◆ **SET PROBLEM**:
Update the entries below by replacing "seated student" with "seated pupil" wherever it occurs, leaving everything else unchanged.

[Records of spatial reasoning questions]
====

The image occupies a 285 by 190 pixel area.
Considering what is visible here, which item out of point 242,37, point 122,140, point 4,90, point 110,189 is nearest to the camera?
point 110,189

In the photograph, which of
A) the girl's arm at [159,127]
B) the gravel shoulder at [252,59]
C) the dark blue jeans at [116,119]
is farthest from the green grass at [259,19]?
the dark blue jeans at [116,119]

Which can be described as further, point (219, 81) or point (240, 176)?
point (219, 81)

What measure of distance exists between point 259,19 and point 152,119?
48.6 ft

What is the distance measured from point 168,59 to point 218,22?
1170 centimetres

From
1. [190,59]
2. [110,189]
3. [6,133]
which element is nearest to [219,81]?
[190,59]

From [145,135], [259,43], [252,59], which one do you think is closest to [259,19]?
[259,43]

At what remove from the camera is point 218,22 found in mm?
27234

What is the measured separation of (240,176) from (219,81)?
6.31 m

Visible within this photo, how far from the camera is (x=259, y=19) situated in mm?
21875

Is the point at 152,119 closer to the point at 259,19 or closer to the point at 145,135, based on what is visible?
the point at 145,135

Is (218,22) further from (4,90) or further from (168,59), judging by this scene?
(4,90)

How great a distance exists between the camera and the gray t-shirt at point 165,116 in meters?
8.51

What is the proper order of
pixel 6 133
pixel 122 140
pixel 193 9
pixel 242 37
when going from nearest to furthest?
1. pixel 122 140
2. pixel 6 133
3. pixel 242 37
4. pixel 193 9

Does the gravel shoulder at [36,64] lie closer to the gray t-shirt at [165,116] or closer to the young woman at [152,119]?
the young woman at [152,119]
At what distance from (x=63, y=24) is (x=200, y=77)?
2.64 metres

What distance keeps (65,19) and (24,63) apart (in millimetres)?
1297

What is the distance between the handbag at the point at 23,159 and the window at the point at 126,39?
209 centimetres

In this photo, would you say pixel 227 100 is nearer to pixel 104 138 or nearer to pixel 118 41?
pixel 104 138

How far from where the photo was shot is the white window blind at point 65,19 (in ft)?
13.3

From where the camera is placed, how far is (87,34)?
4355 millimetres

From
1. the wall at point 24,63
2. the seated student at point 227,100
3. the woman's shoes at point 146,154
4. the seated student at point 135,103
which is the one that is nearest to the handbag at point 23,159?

====

◆ **OUTPUT FOR THIS TASK**:
The image occupies a 285 by 190 pixel area.
Considering what is visible here, which item out of point 242,37, point 122,140, point 4,90, point 110,189 is nearest to the camera?
point 110,189

In the photograph, which of
A) the girl's arm at [159,127]
B) the gravel shoulder at [252,59]
C) the dark blue jeans at [116,119]
is farthest from the green grass at [259,19]?
the dark blue jeans at [116,119]

Which can be described as further, point (219, 81) or point (240, 176)?
point (219, 81)

What measure of distance exists between point 259,19 and point 152,119?
48.6 ft

What is the distance measured from point 168,59 to point 218,22?
1170 centimetres

From
1. [190,59]
2. [110,189]
3. [6,133]
which element is nearest to [219,81]?
[190,59]

From [145,135], [259,43], [252,59], which one do you think is closest to [259,19]?
[259,43]

At what remove from the camera is point 218,22 found in mm?
27234

What is the measured separation of (240,176) from (219,81)?
6.31 m

Visible within this photo, how far from the camera is (x=259, y=19) situated in mm?
21875

Is the point at 152,119 closer to the point at 259,19 or closer to the point at 145,135, based on what is visible?
the point at 145,135

Is (218,22) further from (4,90) or further from (168,59), judging by this scene?
(4,90)

How great a distance exists between the camera and the gray t-shirt at point 165,116 in meters?
8.51

What is the proper order of
pixel 6 133
pixel 122 140
pixel 193 9
pixel 242 37
when going from nearest to furthest?
1. pixel 122 140
2. pixel 6 133
3. pixel 242 37
4. pixel 193 9

Does the gravel shoulder at [36,64] lie closer to the gray t-shirt at [165,116] or closer to the young woman at [152,119]?
the young woman at [152,119]
At what distance from (x=63, y=24) is (x=200, y=77)?
2.64 metres

What distance keeps (65,19) and (24,63) apart (in millimetres)?
1297

What is the distance between the handbag at the point at 23,159 and the window at the point at 126,39?
209 centimetres

In this photo, would you say pixel 227 100 is nearer to pixel 104 138 or nearer to pixel 118 41?
pixel 104 138

How far from where the photo was shot is the white window blind at point 65,19 (in ft)?
13.3

From where the camera is placed, how far is (87,34)?
4355 millimetres

From
1. the wall at point 24,63
2. the seated pupil at point 227,100
3. the woman's shoes at point 146,154
4. the seated pupil at point 135,103
which is the one that is nearest to the handbag at point 23,159?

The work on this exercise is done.